─── GIVEN INFORMATION

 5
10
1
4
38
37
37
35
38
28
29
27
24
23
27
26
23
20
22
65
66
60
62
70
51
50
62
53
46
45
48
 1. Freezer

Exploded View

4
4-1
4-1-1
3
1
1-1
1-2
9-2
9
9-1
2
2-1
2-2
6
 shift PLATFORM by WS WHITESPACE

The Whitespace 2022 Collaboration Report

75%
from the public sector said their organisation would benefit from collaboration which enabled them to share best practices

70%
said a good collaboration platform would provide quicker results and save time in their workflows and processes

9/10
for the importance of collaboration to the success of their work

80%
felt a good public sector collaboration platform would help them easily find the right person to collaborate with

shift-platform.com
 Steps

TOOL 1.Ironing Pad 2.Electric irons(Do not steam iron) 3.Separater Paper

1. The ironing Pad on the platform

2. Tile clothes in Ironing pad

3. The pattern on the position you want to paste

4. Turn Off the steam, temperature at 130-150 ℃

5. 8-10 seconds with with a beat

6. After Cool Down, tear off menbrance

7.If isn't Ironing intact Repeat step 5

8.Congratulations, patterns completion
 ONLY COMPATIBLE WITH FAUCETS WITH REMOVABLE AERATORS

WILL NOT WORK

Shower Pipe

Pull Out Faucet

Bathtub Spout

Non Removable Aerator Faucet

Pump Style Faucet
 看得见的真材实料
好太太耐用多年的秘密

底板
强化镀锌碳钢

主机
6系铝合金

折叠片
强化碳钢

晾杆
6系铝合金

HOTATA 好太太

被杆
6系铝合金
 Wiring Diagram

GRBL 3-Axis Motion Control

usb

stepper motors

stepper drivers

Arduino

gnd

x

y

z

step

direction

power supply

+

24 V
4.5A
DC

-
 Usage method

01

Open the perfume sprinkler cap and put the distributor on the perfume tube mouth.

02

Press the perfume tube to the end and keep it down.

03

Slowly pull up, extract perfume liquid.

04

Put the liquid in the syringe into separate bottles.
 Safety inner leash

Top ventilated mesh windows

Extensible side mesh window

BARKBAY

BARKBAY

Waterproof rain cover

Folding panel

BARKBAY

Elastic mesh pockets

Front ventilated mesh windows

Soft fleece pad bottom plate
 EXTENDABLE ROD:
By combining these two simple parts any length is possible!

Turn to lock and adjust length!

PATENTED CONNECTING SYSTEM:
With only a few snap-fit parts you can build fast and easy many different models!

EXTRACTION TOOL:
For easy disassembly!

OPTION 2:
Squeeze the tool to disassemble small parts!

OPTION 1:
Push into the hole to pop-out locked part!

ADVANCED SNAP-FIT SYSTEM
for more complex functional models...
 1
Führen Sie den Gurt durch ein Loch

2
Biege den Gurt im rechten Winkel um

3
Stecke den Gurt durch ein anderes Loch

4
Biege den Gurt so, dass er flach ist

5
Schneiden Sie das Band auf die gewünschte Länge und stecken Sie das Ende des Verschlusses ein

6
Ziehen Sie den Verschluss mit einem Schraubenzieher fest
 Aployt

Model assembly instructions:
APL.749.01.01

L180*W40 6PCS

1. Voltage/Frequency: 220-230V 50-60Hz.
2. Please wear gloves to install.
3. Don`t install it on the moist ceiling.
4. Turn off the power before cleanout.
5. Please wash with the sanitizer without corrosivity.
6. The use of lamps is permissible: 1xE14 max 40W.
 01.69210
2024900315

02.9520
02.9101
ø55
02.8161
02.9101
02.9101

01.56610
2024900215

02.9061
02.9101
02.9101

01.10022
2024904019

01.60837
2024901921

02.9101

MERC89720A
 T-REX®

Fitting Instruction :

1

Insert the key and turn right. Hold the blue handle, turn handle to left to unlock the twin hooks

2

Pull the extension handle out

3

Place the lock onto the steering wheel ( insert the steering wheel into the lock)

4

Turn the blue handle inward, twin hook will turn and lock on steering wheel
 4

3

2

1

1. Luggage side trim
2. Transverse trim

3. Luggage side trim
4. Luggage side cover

──────

#### PROBLEM DESCRIPTION:
Filter the entries down to the lines containing "length". Copy each of those lines.

#### EXERCISE RESPONSE:
By combining these two simple parts any length is possible!
Turn to lock and adjust length!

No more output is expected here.